Fixed FutureWarning raised beginning in Python 3.7 for Regex expressions containing ‘[’ within a regex set.
Fixed bug in PrecededBy which caused infinite recursion.
Fixed bug in CloseMatch where end location was incorrectly computed; and updated partial_gene_match.py example.
Fixed bug in indentedBlock with a parser using two different types of nested indented blocks with different indent values, but sharing the same indent stack.
Fixed bug in Each when using Regex, when Regex expression would get parsed twice.
Fixed bugs in Each when passed OneOrMore or ZeroOrMore expressions: . first expression match could be enclosed in an extra nesting level . out-of-order expressions now handled correctly if mixed with required expressions . results names are maintained correctly for these expression
Fixed FutureWarning that sometimes is raised when '[' passed as a character to Word.
Fixed debug logging to show failure location after whitespace skipping.
Fixed ParseFatalExceptions failing to override normal exceptions or expression matches in MatchFirst expressions.
Fixed bug in which ParseResults replaces a collection type value with an invalid type annotation (as a result of changed behavior in Python 3.9).
Fixed bug in ParseResults when calling __getattr__ for special double-underscored methods.
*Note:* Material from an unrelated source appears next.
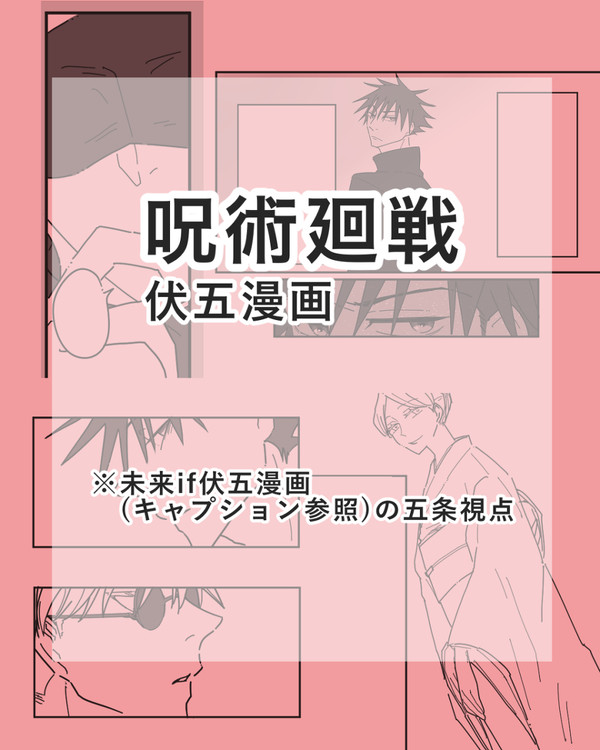 未来if伏五漫画　五条視点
Now raises AttributeError for non-existent results when accessing a name starting with ‘__’.
Fixed bug in Located class when used with a results name.
Fixed bug in QuotedString class when the escaped quote string is not a repeated character.

Acknowledgments ¶

And finally, many thanks to those who helped in the restructuring of the pyparsing code base as part of this release. Pyparsing now has more standard package structure, more standard unit tests, and more standard code formatting (using black). Special thanks to jdufresne, klahnakoski, mattcarmody, ckeygusuz, tmiguelt, and toonarmycaptain to name just a few.

Thanks also to Michael Milton and Max Fischer, who added some significant new features to pyparsing.